» **Outline labeling records**:
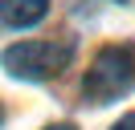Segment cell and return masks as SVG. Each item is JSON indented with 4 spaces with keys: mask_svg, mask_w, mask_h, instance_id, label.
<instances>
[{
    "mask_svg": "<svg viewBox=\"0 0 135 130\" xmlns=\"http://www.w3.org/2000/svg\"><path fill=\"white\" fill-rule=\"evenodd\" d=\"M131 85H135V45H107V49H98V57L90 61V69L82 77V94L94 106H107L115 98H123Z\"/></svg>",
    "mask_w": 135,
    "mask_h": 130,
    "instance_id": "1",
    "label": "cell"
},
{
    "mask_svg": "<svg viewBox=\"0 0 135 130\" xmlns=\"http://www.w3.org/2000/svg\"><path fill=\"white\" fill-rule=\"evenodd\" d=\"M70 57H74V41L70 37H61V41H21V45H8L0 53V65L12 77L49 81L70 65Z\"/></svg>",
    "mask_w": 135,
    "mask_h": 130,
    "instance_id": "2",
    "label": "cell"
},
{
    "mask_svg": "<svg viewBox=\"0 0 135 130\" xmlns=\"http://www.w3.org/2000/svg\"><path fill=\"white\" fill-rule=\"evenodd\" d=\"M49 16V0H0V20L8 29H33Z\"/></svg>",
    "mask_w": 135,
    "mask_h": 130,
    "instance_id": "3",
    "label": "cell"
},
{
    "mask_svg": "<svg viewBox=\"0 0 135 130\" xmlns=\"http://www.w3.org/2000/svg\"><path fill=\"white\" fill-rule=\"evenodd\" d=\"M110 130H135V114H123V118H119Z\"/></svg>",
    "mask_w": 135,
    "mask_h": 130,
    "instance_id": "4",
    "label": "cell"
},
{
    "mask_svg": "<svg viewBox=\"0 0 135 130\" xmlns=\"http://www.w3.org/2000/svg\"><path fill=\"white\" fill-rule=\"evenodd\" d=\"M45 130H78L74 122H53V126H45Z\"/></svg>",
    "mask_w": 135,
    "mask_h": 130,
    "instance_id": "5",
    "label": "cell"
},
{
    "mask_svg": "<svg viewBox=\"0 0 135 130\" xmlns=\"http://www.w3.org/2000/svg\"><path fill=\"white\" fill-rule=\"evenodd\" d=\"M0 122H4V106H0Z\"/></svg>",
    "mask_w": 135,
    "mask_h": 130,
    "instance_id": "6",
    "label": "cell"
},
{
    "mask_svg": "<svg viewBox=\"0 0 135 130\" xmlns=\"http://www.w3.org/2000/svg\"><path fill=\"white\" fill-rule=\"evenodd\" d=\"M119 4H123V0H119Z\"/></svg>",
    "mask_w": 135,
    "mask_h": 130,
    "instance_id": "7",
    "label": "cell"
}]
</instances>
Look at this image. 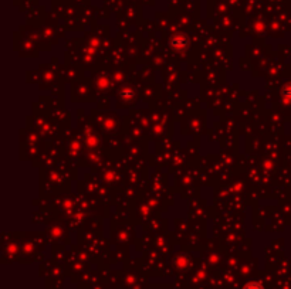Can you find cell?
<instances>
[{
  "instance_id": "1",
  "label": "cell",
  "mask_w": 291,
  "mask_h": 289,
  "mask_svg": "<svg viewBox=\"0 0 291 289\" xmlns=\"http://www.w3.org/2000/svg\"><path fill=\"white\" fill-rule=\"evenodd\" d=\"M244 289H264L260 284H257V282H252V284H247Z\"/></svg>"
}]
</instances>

» **WHAT TO PRODUCE**: Show every line in the outline labeling records that contains the string "xmlns". Case counts.

» **OUTPUT BELOW**:
    "mask_svg": "<svg viewBox=\"0 0 135 130\" xmlns=\"http://www.w3.org/2000/svg\"><path fill=\"white\" fill-rule=\"evenodd\" d=\"M131 85H135V45H107V49H98V57L90 61V69L82 77V94L94 106H107L115 98H123Z\"/></svg>",
    "mask_svg": "<svg viewBox=\"0 0 135 130\" xmlns=\"http://www.w3.org/2000/svg\"><path fill=\"white\" fill-rule=\"evenodd\" d=\"M70 57H74V41L70 37H61V41H21V45H8L0 53V65L12 77L49 81L70 65Z\"/></svg>",
    "mask_svg": "<svg viewBox=\"0 0 135 130\" xmlns=\"http://www.w3.org/2000/svg\"><path fill=\"white\" fill-rule=\"evenodd\" d=\"M49 16V0H0V20L8 29H33Z\"/></svg>",
    "mask_svg": "<svg viewBox=\"0 0 135 130\" xmlns=\"http://www.w3.org/2000/svg\"><path fill=\"white\" fill-rule=\"evenodd\" d=\"M110 130H135V114H123V118H119Z\"/></svg>",
    "mask_svg": "<svg viewBox=\"0 0 135 130\" xmlns=\"http://www.w3.org/2000/svg\"><path fill=\"white\" fill-rule=\"evenodd\" d=\"M45 130H78L74 122H53V126H45Z\"/></svg>",
    "mask_svg": "<svg viewBox=\"0 0 135 130\" xmlns=\"http://www.w3.org/2000/svg\"><path fill=\"white\" fill-rule=\"evenodd\" d=\"M0 122H4V106H0Z\"/></svg>",
    "mask_svg": "<svg viewBox=\"0 0 135 130\" xmlns=\"http://www.w3.org/2000/svg\"><path fill=\"white\" fill-rule=\"evenodd\" d=\"M119 4H123V0H119Z\"/></svg>",
  "mask_svg": "<svg viewBox=\"0 0 291 289\" xmlns=\"http://www.w3.org/2000/svg\"><path fill=\"white\" fill-rule=\"evenodd\" d=\"M244 289H264L260 284H257V282H252V284H247Z\"/></svg>"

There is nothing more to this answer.